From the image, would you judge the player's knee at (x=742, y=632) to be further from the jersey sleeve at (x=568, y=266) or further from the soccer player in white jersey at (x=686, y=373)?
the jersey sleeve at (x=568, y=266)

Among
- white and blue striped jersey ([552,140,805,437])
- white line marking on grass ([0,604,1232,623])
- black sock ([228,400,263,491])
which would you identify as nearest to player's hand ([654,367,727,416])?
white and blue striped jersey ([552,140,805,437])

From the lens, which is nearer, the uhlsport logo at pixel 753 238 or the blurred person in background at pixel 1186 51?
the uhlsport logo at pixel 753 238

● ● ● ● ● ● ●

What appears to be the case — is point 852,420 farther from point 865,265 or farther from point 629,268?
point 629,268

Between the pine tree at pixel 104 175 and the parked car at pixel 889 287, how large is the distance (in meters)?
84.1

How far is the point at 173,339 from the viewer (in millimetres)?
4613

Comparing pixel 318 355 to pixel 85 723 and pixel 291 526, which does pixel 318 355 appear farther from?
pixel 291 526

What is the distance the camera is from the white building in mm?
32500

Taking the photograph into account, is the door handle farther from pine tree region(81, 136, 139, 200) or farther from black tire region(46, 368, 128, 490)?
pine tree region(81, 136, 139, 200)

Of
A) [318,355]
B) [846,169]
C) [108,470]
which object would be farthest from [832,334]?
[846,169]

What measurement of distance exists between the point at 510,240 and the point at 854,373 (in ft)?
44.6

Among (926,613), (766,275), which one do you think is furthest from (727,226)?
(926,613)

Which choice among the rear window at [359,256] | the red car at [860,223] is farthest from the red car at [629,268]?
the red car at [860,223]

● ● ● ● ● ● ●

Set task ->
Gather each line of the data above that contains the word "jersey", treating uppercase and lowercase letters as different.

Written solution ->
From the image, would you judge the player's knee at (x=742, y=632) to be further from the jersey sleeve at (x=568, y=266) or further from the soccer player in white jersey at (x=686, y=373)?
the jersey sleeve at (x=568, y=266)
- white and blue striped jersey ([552,140,805,437])
white and blue striped jersey ([552,140,805,437])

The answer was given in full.